NOVELA: PRINCIPIO, MEDIO, FIN / POR VALERIA LUISELLI - (Feltrinelli - Barcelona)

“En el principio, eran una madre y una hija”. Así comienza esta historia y no queda muy claro de qué principio habla, si de los tiempos o de la novela. Pero, lo que sí queda claro es que es femenino y que, más que un principio es un volver a empezar luego de un divorcio y de una crisis creativa que llevarán a la protagonista a emprender, junto a su hija, un viaje hacia la semilla, el reverso del viaje que su abuela había hecho desde Catania trayendo un mosaico del dios Proteo, robado de una tumba romana.

Con el fantasma del alzheimer rondando a su madre, y como en un juego de espejos, escribe este relato de viajes para ella, mientras revisita la tradición cultural europea y elige a Plinio como su dios tutelar, con el telón de fondo de la erupción del volcán Etna y la catástrofe inminente, mientras su hija colecciona viejas postales en las que escribe, en el reverso, su propia novela.

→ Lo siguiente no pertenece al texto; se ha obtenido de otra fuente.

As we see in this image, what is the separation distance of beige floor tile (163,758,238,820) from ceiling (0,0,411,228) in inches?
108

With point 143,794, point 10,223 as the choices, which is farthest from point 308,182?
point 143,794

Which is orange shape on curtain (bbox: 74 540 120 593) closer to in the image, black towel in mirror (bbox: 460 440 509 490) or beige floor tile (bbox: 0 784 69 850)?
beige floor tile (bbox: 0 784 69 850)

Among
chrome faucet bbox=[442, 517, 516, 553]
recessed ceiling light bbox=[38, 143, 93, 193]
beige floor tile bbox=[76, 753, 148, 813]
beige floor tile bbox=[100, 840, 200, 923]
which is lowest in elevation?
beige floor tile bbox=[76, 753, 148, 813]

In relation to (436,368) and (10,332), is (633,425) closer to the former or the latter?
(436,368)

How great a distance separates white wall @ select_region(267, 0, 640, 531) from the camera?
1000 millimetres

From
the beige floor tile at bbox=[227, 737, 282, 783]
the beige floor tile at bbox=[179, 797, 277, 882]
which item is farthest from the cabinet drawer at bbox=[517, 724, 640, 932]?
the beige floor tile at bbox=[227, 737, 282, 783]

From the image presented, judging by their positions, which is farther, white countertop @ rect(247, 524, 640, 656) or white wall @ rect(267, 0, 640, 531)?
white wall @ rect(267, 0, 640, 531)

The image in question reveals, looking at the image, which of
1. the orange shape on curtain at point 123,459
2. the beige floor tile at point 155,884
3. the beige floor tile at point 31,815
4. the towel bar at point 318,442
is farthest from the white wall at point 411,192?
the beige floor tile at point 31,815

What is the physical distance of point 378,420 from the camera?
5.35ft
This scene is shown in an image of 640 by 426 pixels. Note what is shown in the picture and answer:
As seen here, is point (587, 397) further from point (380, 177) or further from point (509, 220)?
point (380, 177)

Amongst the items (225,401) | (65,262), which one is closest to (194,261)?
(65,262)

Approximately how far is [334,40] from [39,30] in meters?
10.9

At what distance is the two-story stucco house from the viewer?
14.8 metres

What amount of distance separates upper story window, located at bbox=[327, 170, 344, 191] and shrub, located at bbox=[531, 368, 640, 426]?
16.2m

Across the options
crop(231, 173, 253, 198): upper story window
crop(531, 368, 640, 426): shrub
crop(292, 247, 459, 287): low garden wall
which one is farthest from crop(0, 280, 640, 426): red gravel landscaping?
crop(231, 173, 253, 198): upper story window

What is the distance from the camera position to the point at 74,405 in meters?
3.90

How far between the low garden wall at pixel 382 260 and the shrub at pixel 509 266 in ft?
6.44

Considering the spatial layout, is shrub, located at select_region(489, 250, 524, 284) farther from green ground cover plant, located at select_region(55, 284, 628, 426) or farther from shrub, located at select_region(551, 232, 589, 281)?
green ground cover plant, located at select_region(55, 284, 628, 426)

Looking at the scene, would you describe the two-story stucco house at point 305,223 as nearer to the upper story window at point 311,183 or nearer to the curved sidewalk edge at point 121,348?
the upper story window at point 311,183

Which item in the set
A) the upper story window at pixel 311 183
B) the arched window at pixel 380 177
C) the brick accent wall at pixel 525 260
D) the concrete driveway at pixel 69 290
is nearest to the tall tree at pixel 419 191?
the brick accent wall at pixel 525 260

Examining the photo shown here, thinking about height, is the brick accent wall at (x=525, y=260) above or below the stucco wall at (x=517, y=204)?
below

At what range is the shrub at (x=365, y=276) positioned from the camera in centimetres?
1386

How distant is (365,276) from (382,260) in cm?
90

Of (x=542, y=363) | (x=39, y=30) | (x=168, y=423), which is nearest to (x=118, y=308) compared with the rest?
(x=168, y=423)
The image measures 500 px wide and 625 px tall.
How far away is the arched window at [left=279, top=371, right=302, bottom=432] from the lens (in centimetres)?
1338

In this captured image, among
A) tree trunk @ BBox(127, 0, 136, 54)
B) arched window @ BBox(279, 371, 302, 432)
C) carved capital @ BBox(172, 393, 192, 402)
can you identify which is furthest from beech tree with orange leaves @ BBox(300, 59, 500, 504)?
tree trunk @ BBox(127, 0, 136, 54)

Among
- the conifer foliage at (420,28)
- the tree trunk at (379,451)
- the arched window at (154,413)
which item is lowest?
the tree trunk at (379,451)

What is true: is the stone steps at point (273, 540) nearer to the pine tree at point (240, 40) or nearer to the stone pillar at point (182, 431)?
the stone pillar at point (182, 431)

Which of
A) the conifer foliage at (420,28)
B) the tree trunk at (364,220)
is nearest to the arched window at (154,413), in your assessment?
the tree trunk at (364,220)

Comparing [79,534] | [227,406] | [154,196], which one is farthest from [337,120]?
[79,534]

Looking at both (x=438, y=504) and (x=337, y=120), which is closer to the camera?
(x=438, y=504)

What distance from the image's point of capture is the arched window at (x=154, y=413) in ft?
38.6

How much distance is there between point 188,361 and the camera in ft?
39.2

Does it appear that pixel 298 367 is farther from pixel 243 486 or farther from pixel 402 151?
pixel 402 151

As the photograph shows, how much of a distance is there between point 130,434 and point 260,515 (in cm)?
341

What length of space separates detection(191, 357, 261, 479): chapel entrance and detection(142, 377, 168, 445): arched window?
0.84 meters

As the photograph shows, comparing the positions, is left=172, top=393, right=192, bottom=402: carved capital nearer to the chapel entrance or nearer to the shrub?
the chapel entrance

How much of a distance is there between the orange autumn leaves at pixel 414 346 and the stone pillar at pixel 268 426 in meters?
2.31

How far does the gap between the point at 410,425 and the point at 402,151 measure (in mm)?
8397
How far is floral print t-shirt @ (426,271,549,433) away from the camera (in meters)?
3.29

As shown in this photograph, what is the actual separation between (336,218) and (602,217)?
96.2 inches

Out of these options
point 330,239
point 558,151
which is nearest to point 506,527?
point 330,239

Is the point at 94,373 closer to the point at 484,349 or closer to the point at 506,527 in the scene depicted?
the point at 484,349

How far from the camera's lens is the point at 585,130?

Valeria Luiselli: “Las mamás nos enseñan a hablar y luego el mundo no hace más que callarnos”

Escrito junto a la Historia Natural de Plinio, esa enciclopedia de la Antigüedad de todo lo existente y contra La Odisea y la idea de patrimonio masculino como herencia cultural, elige la genealogía de mujeres como transmisora de saberes. Pero si hay un autor que ilumina este relato es Borges, quien construyó su propio camino en la literatura, al hacer de la lectura desviada de la tradición su modus operandi.

Y si el viaje de la protagonista se parece más a una fuga o a “un plan maestro”, le servirá a la vez para encontrar la libertad de reinventar su relación con la escritura, con la maternidad y con el deseo. Un viaje que también emprenderá por la historia y el origen de las palabras, haciendo de la etimología su oráculo personal, y en el que descubrirá el sentido de la palabra griega “catástrofe”, como el momento previo al final, donde se desata el nudo del conflicto, y en el que finalmente podrá encontrar, en el sonido del tecleo de la computadora, la propia casa.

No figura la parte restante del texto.